(SELECTED TEXT)
Tokens solve this. A vocabulary of 50,000–100,000 tokens can represent virtually any text by combining pieces. The model can recognize new words and even misspellings because it processes them as a series of tokens.

Every model has a context window size that's measured in tokens. This is the maximum amount of input that a model can work with at once. For example, Claude has a 200,000 token context window. Gemini has a one million token context window.

So the first thing that happens to the input is it gets tokenized—converted from words to tokens. Next, each token is turned into an embedding vector. If you aren't familiar with embedding vectors, don't worry, we are going to cover that right now.

Embeddings Are Tokens Represented as Points in Space

Once your text is split into tokens, each token gets converted into a vector—a list of numbers. These vectors are called embeddings.

If you don't remember how vectors work (I didn't), let's do a quick refresh. A vector describes a magnitude and a direction. It's an arrow.

Vectors are arrows in n-dimensional spaces.

You are probably familiar with a point (x, y) in two-dimensional space or even a point (x, y, z) in three-dimensional space. A vector in two-dimensional space (x, y) would be an arrow drawn from (0,0) to (x, y). A vector in three-dimensional space (x, y, z) would be an arrow drawn from (0,0,0) to (x, y, z).

In large language models, an embedding vector is an arrow in n-dimensional space, where n is in the thousands. Don't worry, I can't wrap my head around that either.

But just like (x, y, z) represents an arrow in three-dimensional space, an embedding vector—a list of thousands of numbers—represents an arrow in n-dimensional space.

For our purposes, it's easier to think about a vector as a point rather than an arrow. The point is the tip of the arrow.

Imagine a massive room with thousands of dimensions (impossible to visualize, I know). Every token in the vocabulary has a specific location in this room. The embedding vector describes this location. And here's what makes it powerful—similar tokens are close together.

"Cat" and "dog" are near each other—they're both pets, both animals, both appear in similar sentences. "Cat" and "spreadsheet" are further apart—they have little in common.
(End SELECTED TEXT)
▶ [WHAT YOU WILL DO]: List every different set of coordinates in parentheses in the text on tokens and embeddings.
(DATA EXCERPTS)
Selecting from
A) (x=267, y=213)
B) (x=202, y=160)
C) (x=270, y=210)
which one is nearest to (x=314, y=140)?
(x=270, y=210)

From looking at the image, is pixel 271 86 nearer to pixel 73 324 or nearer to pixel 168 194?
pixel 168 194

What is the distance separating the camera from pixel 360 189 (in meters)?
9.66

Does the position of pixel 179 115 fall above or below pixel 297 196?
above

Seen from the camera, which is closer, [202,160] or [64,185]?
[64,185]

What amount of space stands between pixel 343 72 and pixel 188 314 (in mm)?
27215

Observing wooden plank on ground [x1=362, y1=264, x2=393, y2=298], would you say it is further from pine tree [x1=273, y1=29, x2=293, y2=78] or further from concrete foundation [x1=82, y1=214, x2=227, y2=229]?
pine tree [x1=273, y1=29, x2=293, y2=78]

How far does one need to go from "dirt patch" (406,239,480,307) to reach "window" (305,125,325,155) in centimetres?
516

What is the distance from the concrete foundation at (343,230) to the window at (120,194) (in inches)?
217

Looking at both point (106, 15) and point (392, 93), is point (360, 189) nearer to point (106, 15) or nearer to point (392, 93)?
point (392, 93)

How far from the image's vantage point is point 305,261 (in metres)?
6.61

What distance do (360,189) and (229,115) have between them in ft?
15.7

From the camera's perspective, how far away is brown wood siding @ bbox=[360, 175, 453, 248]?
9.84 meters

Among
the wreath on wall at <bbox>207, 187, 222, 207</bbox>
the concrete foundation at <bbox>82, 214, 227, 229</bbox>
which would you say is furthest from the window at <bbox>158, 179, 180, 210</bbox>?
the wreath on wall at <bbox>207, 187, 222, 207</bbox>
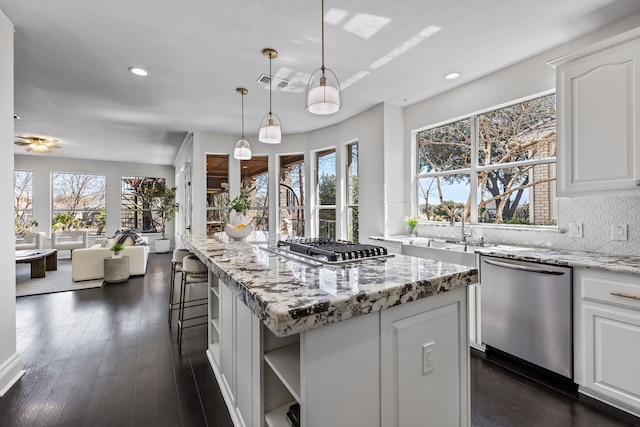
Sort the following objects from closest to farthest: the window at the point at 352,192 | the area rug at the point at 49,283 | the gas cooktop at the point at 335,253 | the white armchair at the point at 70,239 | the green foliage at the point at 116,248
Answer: the gas cooktop at the point at 335,253, the area rug at the point at 49,283, the window at the point at 352,192, the green foliage at the point at 116,248, the white armchair at the point at 70,239

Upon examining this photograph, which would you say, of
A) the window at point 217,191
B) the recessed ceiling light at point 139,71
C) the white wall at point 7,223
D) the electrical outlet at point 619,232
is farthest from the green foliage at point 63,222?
the electrical outlet at point 619,232

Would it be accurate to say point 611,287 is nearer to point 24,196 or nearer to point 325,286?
point 325,286

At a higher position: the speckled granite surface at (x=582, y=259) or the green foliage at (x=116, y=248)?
the speckled granite surface at (x=582, y=259)

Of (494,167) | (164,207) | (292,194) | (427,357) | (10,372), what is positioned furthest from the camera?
(164,207)

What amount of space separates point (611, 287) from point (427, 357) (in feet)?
4.95

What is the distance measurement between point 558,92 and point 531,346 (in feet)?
6.31

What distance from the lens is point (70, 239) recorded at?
7.64m

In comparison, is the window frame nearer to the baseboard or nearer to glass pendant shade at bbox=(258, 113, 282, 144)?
glass pendant shade at bbox=(258, 113, 282, 144)

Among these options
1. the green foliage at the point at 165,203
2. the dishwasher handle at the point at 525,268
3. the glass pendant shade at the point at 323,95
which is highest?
the glass pendant shade at the point at 323,95

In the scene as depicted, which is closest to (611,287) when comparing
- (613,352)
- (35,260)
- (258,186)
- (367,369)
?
(613,352)

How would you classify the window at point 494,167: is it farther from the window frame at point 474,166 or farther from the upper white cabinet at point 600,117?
the upper white cabinet at point 600,117

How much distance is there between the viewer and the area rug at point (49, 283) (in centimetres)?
444

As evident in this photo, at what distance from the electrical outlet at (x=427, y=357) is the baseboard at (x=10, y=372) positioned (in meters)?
2.76

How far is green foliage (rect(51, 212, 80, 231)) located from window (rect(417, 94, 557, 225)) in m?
9.13
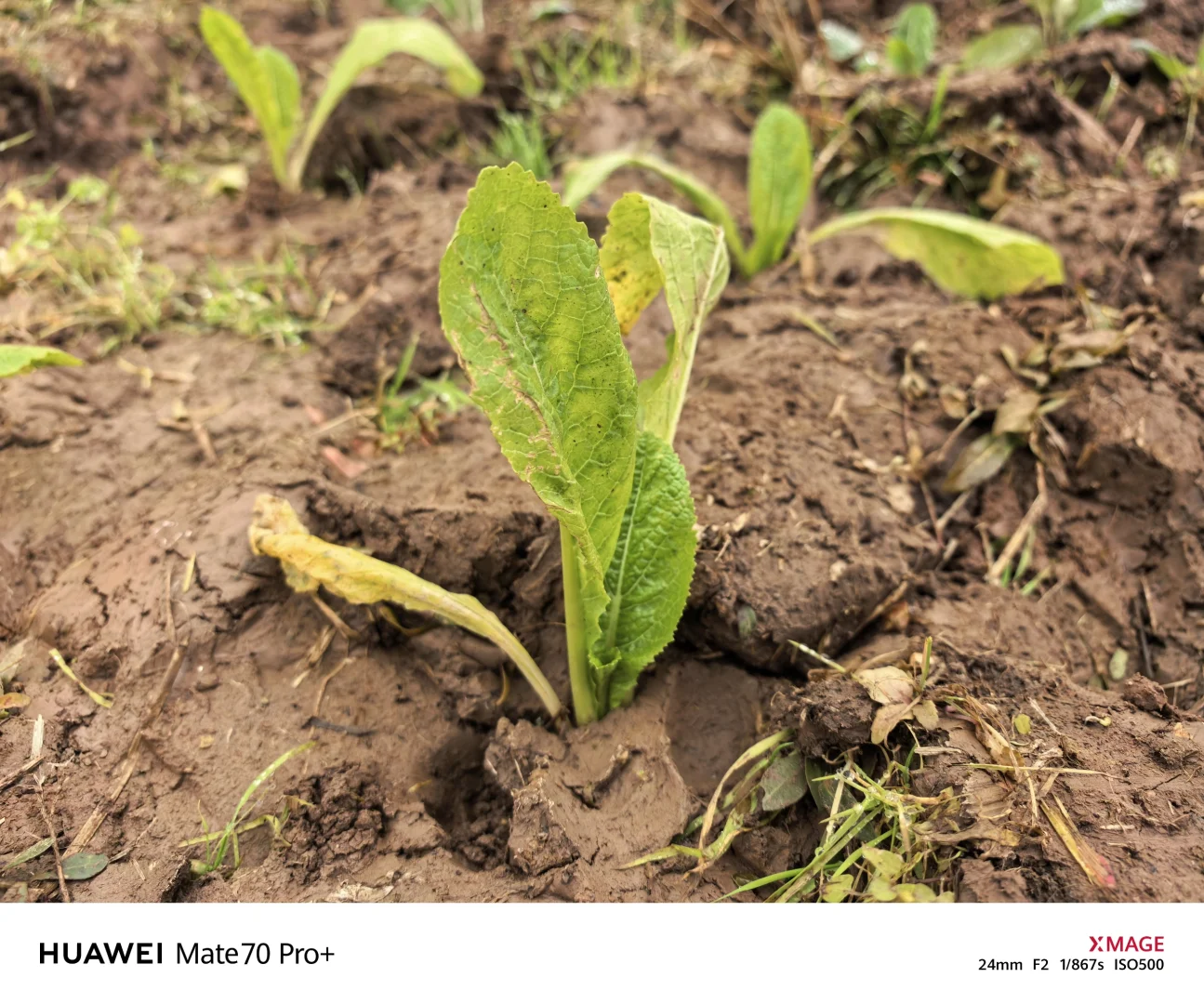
(End DATA EXCERPTS)
▶ [COMPLETED EXERCISE]:
(x, y)
(x, y, z)
(0,0)
(0,0,0)